Problem to solve
From the line containing "moving: 100%" to the end of the records below, output each line exactly; include both ends and nothing else.

Excerpts from a dataset
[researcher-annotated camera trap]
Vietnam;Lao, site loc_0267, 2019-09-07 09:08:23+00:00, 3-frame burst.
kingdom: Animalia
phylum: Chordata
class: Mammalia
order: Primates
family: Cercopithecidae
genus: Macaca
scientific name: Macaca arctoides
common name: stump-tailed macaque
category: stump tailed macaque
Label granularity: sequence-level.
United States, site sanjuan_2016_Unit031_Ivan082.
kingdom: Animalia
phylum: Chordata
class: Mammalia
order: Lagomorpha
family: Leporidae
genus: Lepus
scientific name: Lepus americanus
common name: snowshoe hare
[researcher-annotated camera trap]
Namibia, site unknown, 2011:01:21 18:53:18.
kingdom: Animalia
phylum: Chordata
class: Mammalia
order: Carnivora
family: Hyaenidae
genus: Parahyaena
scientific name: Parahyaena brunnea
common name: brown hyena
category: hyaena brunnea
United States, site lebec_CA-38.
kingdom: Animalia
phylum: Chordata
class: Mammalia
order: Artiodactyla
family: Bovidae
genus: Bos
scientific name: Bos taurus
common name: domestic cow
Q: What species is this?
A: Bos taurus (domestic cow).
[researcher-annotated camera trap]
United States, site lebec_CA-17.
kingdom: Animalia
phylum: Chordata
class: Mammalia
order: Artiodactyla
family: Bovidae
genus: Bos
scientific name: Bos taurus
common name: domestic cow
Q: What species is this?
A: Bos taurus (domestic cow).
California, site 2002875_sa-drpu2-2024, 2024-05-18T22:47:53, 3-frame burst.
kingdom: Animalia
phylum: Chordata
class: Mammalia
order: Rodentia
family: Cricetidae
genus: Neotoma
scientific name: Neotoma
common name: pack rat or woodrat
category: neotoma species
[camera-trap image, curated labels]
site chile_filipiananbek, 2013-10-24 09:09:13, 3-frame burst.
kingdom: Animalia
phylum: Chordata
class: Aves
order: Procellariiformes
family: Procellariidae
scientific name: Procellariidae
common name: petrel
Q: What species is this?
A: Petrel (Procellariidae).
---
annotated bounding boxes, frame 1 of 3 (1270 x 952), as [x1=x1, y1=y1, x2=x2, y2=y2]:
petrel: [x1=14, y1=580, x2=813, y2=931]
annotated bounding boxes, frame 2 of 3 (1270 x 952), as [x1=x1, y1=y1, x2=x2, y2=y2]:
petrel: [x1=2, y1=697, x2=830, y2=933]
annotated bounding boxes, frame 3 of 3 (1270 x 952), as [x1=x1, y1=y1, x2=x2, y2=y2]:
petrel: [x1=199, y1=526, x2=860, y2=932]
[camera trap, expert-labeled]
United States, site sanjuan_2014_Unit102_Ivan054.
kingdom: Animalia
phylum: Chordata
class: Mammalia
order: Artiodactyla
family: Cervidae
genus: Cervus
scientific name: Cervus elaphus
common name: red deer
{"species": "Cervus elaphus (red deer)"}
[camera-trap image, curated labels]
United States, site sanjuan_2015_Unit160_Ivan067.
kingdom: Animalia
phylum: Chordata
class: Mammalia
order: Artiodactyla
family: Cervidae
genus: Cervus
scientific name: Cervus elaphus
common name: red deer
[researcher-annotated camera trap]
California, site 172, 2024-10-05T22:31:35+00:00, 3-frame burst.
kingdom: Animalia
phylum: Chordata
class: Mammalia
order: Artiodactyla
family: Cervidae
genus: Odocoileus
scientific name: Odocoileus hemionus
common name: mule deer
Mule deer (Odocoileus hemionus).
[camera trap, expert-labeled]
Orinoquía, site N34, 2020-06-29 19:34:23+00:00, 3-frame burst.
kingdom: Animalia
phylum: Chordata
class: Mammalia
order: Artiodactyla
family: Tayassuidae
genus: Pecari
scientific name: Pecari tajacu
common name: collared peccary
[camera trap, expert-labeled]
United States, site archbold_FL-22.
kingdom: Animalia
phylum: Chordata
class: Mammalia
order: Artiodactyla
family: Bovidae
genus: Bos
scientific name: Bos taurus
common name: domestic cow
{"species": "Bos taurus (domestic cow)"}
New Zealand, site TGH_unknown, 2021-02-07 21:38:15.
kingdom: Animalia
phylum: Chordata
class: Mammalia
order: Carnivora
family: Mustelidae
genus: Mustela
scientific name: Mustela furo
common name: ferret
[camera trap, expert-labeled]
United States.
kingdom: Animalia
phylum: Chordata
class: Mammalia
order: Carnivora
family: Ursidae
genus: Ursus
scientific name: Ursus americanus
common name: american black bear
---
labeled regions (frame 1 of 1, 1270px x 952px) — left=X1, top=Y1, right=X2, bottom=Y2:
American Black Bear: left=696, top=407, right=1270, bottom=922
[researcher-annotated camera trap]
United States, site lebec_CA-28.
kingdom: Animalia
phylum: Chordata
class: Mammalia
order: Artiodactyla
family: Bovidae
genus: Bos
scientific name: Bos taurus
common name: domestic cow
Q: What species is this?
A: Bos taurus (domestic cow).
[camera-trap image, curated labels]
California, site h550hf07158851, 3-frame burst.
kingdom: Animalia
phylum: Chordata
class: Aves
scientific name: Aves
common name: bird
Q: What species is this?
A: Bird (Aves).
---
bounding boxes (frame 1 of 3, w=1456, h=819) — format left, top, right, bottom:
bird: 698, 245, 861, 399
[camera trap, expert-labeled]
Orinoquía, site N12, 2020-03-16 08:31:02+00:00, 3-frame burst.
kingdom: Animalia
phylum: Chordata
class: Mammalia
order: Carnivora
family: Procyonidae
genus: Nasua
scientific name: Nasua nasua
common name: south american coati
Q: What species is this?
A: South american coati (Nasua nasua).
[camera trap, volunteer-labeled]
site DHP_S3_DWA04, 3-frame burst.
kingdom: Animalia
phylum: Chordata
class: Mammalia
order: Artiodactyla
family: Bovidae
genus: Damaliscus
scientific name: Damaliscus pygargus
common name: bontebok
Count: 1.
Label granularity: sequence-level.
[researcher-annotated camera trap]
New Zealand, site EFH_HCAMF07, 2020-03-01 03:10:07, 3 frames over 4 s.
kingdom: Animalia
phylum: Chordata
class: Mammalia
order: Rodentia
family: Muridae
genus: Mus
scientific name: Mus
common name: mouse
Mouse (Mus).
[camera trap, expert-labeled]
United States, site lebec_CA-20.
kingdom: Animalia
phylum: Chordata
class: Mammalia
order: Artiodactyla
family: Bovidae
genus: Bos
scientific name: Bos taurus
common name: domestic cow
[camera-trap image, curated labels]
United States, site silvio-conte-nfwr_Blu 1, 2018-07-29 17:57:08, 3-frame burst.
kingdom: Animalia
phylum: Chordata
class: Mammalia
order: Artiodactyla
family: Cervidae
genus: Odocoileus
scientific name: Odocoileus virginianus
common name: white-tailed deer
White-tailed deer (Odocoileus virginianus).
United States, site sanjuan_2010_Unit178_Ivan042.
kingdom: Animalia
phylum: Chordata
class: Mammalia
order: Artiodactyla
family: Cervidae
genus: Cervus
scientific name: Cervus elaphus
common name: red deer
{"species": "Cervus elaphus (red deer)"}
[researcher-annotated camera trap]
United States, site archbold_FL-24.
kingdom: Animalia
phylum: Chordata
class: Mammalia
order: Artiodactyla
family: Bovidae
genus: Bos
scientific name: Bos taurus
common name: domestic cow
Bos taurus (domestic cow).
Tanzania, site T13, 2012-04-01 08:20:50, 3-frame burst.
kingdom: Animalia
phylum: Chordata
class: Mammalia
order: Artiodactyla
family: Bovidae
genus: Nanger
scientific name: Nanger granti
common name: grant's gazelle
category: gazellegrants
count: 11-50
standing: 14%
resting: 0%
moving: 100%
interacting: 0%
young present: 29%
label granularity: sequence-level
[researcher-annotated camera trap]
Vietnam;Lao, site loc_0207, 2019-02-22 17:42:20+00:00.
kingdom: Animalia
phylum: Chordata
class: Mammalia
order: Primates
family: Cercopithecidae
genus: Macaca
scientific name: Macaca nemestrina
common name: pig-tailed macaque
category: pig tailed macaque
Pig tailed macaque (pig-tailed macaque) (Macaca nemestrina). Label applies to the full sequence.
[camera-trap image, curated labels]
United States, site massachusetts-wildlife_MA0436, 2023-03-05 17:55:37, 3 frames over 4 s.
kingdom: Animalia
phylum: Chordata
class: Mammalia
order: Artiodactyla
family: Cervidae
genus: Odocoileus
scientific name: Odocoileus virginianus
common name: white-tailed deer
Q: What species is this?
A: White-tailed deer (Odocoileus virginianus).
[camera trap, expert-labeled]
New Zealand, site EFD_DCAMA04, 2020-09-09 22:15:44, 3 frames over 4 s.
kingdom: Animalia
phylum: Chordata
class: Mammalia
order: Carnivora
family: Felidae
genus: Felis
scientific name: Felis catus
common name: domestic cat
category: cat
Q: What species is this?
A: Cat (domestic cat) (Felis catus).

Your solution
moving: 100%
interacting: 0%
young present: 29%
label granularity: sequence-level
[researcher-annotated camera trap]
Vietnam;Lao, site loc_0207, 2019-02-22 17:42:20+00:00.
kingdom: Animalia
phylum: Chordata
class: Mammalia
order: Primates
family: Cercopithecidae
genus: Macaca
scientific name: Macaca nemestrina
common name: pig-tailed macaque
category: pig tailed macaque
Pig tailed macaque (pig-tailed macaque) (Macaca nemestrina). Label applies to the full sequence.
[camera-trap image, curated labels]
United States, site massachusetts-wildlife_MA0436, 2023-03-05 17:55:37, 3 frames over 4 s.
kingdom: Animalia
phylum: Chordata
class: Mammalia
order: Artiodactyla
family: Cervidae
genus: Odocoileus
scientific name: Odocoileus virginianus
common name: white-tailed deer
Q: What species is this?
A: White-tailed deer (Odocoileus virginianus).
[camera trap, expert-labeled]
New Zealand, site EFD_DCAMA04, 2020-09-09 22:15:44, 3 frames over 4 s.
kingdom: Animalia
phylum: Chordata
class: Mammalia
order: Carnivora
family: Felidae
genus: Felis
scientific name: Felis catus
common name: domestic cat
category: cat
Q: What species is this?
A: Cat (domestic cat) (Felis catus).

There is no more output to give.